> Work to do: Pull out each line in the records that includes the string "instances".

## start Records provided

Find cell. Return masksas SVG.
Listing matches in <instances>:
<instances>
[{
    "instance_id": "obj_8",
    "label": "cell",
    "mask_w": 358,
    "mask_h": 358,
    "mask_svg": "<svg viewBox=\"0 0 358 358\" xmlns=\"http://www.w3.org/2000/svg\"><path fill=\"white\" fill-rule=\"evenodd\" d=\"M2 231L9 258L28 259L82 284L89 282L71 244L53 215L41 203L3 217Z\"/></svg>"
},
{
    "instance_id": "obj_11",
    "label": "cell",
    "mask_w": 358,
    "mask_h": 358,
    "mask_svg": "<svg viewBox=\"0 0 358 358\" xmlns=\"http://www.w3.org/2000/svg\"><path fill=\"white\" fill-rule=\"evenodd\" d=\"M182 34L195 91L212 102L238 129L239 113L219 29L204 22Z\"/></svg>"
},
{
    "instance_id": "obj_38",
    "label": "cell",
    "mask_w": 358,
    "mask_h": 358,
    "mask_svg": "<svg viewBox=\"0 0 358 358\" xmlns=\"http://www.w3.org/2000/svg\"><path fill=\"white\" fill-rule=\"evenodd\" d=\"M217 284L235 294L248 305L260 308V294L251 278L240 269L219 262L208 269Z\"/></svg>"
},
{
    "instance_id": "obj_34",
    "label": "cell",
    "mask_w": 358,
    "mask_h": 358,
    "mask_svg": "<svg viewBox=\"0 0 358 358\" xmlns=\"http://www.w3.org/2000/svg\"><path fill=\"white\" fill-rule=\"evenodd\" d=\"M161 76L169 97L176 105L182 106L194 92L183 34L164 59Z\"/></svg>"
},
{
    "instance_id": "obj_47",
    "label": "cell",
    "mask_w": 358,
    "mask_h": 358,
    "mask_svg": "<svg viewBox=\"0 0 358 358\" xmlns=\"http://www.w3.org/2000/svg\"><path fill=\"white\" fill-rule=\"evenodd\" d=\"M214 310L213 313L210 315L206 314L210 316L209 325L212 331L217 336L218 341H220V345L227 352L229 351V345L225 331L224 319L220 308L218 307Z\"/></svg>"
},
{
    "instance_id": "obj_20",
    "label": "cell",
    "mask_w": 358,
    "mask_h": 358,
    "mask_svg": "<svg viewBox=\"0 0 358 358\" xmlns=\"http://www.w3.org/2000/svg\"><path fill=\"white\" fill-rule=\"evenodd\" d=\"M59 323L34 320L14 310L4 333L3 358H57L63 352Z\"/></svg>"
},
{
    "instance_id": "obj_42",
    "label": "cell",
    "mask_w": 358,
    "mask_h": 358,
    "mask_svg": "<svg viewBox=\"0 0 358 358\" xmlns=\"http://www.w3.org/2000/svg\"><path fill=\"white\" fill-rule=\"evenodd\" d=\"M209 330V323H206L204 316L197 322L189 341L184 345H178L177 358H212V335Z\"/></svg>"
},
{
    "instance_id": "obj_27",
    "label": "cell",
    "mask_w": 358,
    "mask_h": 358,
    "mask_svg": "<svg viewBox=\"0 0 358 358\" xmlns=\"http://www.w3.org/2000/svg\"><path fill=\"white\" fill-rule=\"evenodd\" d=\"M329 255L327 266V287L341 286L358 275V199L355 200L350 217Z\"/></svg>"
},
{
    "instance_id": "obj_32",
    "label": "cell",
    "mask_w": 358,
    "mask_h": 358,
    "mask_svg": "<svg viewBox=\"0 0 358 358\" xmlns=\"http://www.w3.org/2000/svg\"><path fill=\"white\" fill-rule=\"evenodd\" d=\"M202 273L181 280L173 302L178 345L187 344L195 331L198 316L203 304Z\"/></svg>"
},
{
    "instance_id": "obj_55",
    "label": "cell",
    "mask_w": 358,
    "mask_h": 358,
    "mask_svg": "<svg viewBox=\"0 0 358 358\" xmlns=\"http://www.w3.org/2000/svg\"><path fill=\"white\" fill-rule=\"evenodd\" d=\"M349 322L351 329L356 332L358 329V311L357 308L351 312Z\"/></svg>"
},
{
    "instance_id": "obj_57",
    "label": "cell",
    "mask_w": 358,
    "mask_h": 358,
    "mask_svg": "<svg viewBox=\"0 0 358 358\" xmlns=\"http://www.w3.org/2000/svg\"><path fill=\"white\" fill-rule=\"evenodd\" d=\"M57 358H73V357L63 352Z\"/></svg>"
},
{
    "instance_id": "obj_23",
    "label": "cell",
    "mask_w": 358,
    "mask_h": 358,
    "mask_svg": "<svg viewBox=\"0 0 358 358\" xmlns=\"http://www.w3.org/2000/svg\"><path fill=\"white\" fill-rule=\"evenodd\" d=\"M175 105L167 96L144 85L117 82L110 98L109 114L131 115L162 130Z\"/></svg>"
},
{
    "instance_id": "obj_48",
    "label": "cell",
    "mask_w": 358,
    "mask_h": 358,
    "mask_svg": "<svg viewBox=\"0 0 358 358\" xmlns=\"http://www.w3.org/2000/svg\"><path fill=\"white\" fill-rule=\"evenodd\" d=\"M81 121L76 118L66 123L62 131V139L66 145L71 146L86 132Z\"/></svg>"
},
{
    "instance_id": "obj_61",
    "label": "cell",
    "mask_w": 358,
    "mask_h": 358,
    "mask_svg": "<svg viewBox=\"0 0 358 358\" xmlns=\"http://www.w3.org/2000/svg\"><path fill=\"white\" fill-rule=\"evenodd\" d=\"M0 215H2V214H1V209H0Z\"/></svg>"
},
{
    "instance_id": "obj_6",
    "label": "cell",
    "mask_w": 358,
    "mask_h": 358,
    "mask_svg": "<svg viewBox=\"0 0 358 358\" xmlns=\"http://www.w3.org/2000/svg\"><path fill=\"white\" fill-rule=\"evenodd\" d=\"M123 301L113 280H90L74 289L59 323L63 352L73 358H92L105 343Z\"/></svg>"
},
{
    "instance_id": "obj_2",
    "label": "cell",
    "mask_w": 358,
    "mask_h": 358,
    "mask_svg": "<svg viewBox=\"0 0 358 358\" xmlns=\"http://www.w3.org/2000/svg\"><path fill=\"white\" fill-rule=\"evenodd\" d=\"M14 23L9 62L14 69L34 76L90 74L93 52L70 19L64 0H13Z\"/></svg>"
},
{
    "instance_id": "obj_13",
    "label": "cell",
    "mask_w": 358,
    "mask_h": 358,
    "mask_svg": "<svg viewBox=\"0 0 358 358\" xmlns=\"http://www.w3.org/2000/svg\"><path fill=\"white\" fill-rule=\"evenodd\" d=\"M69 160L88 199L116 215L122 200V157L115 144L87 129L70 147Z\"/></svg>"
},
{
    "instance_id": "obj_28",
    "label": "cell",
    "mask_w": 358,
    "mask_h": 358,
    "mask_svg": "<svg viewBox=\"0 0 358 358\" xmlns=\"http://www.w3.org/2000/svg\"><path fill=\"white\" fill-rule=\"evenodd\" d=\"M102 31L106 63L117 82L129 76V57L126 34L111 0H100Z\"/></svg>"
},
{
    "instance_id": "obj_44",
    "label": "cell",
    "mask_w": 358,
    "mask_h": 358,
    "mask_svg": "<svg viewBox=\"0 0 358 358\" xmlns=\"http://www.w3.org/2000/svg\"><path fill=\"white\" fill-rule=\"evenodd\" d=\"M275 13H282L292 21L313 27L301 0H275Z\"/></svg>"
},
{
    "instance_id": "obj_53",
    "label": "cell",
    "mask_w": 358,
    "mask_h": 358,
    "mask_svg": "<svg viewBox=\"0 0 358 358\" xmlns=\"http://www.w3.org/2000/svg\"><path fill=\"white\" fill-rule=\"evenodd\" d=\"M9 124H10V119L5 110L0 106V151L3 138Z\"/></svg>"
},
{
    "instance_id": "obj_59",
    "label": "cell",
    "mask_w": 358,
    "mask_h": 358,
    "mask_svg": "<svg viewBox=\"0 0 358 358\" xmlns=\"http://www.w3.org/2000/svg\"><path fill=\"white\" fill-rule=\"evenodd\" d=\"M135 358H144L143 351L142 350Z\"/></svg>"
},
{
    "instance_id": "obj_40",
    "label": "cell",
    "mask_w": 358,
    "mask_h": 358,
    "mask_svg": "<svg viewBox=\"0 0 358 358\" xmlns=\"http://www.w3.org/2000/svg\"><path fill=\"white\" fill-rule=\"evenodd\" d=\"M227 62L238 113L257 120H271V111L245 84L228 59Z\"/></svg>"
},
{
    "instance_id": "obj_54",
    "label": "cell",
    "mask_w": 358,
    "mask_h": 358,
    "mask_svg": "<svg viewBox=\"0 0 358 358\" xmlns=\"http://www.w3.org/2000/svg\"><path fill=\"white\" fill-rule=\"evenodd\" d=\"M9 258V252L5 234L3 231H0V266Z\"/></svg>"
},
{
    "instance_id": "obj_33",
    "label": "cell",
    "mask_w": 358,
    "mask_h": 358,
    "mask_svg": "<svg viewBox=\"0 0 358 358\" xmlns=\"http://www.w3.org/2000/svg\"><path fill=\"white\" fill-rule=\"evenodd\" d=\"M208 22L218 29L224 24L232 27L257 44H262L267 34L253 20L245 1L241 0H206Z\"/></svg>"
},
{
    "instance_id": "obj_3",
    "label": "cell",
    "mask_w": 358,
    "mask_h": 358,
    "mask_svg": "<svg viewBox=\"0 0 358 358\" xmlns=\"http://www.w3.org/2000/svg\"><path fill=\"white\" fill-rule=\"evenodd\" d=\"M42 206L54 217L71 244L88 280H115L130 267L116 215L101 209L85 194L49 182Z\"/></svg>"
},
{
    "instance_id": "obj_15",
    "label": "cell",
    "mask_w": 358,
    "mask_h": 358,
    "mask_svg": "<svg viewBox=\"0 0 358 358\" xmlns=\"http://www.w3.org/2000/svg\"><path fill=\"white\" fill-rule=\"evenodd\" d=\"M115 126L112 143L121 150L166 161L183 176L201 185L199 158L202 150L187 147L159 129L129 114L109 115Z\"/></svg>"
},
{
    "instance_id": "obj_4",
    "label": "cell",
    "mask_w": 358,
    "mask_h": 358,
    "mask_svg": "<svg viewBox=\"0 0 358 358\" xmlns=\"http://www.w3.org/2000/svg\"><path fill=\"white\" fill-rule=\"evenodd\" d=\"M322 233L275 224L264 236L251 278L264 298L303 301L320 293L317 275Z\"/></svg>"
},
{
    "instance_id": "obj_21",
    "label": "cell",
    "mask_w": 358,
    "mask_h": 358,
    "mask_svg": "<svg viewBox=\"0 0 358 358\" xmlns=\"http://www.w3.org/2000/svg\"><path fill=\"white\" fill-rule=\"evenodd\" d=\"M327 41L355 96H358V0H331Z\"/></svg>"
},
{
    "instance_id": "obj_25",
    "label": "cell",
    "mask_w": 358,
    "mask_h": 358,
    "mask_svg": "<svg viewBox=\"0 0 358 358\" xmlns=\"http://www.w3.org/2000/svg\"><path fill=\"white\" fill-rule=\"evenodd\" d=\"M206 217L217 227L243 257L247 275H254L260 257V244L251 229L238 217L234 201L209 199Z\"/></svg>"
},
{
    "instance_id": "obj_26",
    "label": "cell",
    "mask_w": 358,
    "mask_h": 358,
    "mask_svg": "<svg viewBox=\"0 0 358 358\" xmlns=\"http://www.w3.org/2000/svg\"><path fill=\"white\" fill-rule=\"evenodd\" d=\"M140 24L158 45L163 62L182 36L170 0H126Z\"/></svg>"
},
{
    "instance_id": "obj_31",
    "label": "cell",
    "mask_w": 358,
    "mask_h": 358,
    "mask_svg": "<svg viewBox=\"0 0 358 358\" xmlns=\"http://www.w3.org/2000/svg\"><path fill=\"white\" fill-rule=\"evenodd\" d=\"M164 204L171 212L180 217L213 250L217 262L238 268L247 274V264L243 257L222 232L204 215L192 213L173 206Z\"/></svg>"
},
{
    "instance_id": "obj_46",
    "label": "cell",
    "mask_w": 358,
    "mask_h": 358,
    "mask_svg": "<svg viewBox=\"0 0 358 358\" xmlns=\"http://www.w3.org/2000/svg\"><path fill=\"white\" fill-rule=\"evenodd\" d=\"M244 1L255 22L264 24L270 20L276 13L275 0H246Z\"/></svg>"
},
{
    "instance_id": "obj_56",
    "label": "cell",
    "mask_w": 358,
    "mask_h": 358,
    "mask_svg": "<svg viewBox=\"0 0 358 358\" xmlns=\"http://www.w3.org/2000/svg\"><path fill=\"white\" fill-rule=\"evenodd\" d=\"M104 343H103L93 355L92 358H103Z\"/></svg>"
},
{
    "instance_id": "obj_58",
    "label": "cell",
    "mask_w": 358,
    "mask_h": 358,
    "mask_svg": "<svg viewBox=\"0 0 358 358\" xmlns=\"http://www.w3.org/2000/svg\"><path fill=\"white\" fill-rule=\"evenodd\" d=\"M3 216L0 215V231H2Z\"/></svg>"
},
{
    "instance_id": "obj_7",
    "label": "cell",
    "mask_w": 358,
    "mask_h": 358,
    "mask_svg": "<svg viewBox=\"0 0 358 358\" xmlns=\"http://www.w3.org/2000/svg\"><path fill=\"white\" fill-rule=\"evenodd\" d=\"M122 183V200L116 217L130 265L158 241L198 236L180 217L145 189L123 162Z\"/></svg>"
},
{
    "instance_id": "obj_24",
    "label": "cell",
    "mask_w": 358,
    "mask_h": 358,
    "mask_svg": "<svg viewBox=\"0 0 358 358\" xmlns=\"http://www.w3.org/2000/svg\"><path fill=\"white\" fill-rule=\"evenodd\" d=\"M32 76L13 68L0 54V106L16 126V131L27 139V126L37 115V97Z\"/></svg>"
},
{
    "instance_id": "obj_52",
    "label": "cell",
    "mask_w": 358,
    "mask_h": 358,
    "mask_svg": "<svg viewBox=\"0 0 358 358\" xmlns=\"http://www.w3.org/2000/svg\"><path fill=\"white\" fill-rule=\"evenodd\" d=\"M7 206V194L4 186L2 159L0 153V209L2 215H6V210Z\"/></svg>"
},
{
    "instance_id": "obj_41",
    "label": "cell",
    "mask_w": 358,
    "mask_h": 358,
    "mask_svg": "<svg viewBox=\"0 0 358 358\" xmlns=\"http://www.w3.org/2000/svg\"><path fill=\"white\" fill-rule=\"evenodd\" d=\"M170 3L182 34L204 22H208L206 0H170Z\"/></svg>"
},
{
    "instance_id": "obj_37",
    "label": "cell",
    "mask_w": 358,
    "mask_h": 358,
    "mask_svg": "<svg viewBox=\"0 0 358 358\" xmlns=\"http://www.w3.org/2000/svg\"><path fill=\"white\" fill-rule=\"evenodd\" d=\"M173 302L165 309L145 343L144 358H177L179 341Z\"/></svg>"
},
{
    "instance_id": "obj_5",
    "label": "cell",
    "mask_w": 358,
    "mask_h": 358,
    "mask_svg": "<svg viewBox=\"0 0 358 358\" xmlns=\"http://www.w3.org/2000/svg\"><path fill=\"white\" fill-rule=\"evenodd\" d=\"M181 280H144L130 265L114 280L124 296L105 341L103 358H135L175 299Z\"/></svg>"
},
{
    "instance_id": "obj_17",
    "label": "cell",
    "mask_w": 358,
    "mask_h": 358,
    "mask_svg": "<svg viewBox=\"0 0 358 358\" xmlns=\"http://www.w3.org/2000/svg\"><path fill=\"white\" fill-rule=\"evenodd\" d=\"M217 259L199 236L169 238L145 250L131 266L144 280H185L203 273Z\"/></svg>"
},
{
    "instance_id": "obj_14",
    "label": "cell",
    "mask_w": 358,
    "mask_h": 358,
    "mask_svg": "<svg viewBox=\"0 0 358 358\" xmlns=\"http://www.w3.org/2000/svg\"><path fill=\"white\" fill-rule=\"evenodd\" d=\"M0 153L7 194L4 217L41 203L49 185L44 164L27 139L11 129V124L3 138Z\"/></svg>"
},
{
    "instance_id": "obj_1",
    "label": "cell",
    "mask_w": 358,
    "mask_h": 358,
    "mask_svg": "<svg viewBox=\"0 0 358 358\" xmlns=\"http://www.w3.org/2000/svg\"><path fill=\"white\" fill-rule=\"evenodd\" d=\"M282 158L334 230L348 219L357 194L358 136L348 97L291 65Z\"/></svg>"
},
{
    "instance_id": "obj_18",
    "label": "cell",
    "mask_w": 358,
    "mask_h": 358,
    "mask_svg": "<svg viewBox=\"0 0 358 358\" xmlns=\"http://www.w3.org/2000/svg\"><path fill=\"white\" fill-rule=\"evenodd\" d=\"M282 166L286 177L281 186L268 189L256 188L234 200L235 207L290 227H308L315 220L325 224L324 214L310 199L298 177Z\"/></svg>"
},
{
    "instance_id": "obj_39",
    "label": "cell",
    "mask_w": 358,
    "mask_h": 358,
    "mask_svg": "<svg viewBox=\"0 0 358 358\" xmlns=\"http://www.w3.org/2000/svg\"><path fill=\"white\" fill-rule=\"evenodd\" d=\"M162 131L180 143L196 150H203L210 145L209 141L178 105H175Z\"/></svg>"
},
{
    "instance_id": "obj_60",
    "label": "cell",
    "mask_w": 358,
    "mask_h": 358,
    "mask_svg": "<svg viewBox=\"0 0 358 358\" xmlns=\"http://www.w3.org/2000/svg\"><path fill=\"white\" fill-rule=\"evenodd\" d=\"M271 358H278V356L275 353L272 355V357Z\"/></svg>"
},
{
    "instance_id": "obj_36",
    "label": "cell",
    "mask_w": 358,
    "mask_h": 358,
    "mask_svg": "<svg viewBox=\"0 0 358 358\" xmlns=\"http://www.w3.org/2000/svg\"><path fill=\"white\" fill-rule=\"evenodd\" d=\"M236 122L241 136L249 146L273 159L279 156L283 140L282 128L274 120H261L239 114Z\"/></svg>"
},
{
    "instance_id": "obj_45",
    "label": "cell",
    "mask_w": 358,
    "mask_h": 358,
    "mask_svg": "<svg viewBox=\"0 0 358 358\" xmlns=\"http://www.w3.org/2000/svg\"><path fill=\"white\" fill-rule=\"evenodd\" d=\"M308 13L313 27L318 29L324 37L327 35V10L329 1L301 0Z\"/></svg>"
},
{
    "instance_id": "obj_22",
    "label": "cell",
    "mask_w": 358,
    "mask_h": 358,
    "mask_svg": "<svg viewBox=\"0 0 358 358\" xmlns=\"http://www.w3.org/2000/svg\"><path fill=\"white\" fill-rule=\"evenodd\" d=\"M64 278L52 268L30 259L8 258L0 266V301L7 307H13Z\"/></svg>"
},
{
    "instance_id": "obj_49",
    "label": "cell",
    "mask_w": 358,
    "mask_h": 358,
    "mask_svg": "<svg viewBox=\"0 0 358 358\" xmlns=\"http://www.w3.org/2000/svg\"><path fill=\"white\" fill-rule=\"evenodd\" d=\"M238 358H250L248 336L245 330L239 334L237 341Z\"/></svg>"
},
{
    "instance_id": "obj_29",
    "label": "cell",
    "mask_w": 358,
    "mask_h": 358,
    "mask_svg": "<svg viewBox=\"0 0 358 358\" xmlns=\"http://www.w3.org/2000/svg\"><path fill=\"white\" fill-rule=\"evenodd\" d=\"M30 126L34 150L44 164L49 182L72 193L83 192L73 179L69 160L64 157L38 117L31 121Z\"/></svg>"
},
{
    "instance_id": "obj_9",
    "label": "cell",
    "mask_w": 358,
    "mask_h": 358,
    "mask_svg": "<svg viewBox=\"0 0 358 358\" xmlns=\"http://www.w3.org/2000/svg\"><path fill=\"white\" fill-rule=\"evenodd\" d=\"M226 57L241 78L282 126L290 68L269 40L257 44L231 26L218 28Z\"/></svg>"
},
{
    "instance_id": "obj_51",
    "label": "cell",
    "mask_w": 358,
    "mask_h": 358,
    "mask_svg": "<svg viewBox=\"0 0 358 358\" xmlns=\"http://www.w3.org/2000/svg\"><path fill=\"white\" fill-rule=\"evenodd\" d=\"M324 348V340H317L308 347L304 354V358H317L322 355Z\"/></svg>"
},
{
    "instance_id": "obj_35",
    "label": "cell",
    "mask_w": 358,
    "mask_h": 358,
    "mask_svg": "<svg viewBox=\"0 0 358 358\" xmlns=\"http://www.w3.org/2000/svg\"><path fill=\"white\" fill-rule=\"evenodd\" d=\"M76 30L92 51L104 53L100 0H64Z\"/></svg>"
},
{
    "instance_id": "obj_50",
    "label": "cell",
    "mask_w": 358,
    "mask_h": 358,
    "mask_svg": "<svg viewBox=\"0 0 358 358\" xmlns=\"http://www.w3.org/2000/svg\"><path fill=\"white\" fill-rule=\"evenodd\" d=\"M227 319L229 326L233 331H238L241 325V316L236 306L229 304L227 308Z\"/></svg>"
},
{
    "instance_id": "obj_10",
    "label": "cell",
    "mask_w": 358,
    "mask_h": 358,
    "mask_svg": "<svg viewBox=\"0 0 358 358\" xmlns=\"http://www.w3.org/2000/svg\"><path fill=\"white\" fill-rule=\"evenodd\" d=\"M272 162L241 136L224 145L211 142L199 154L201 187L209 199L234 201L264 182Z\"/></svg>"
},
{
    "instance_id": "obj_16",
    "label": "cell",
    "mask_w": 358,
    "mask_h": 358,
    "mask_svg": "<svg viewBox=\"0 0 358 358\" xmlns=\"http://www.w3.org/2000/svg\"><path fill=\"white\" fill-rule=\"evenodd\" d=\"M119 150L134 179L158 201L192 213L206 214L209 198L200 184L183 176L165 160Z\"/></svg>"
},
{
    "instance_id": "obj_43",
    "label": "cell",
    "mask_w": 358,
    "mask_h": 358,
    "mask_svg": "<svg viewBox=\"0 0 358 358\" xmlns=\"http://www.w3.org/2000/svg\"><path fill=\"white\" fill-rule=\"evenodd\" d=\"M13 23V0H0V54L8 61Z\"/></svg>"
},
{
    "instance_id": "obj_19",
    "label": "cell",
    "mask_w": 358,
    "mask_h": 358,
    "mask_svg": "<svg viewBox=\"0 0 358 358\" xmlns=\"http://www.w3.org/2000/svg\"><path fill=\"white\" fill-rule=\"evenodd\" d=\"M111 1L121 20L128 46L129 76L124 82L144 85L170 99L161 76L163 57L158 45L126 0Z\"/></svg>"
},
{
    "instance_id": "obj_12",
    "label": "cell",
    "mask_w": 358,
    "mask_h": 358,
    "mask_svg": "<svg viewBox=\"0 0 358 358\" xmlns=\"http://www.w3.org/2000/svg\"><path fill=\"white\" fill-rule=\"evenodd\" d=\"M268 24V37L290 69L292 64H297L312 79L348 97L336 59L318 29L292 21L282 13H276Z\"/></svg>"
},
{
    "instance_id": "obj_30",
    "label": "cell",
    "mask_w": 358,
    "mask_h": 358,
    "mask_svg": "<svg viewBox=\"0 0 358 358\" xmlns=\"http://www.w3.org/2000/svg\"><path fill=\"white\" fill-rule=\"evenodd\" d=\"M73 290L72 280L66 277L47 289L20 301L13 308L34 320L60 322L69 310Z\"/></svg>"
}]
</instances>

## end Records provided

> Solution for this task:
Listing matches in <instances>:
<instances>
</instances>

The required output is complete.